Centro Convenienza chiede il concordato


Dopo mesi di difficoltà, con i dipendenti in sciopero perché a lungo senza stipendio e i clienti inferociti per le mancate consegne a fronte di acconti già versati, la crisi dei negozi di arredi a marchio Centro Convenienza sembra giunta al punto di rottura. La società proprietaria del marchio, la Essequattro Srl, ha infatti presentato richiesta di accesso al concordato preventivo in continuità aziendale al fine di evitare il fallimento.

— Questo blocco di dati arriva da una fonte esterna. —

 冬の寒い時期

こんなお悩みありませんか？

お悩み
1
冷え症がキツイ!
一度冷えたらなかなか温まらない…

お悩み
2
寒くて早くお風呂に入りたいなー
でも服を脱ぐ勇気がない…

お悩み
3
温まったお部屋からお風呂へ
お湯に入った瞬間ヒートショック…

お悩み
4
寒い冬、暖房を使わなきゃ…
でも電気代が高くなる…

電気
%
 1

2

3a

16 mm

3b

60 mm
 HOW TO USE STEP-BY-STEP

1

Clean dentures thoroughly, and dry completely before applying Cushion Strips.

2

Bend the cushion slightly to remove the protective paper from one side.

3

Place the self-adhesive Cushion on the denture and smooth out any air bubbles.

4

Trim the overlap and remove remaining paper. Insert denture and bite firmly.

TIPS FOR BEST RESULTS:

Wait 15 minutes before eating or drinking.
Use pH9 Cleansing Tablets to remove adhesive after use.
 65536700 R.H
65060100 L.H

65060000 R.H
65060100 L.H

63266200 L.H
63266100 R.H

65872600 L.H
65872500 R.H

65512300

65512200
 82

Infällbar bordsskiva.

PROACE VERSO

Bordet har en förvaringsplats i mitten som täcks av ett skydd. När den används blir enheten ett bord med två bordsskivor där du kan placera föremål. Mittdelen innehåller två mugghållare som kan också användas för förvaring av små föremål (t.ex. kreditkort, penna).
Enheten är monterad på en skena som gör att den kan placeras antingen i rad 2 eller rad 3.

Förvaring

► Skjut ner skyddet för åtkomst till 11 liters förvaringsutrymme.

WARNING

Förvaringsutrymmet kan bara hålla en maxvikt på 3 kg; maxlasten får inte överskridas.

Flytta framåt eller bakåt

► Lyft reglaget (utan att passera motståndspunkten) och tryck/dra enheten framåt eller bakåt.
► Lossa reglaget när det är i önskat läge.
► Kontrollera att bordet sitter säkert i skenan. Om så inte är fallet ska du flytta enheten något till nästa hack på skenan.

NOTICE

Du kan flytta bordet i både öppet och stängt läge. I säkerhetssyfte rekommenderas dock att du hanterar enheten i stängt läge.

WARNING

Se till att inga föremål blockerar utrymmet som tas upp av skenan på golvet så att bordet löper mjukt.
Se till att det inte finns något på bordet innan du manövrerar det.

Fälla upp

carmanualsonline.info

Tempi duri, dunque, per i grandi rivenditori di mobili made in Italy. Prima Mercatone Uno, poi Magrì Arreda e adesso anche la catena Centro Convenienza che conta 380 dipendenti e dieci punti vendita dislocati tutti nel Sud Italia: Palermo, Catania, Messina, Ragusa, Barcellona Pozzo di Gotto, Catanzaro, Bari, Salerno, Torre Annunziata e Caserta. Al momento la vicenda coinvolge i negozi più grandi, quelli di Catania, Palermo, Ragusa, e Messina. I primi due hanno abbassato le saracinesche. Ufficialmente per inventario. E tra i lavoratori a casa e i clienti in attesa della merce già pagata sta montando la rabbia. Centinaia, stando ad una nota diffusa da Federconsumatori, sarebbero le chiamate arrivate al centralino dell'associazione: “Fino al momento in cui il decreto di omologa di concordato non diverrà definitivo - spiega l'avvocato Daniele Di Grazia, responsabile della Consulta giuridica di Federconsumatori Catania - i creditori, clienti compresi, non potranno iniziare o proseguire azioni esecutive o cautelari sul patrimonio del debitore. E' vero però - continua il legale - che il consumatore può, in qualsiasi momento, proporre azioni rivolte al riconoscimento del proprio credito e successivamente, qualora questo non venga riconosciuto, agire in via giudiziale per ottenere un titolo da far valere nei confronti della Essequattro srl".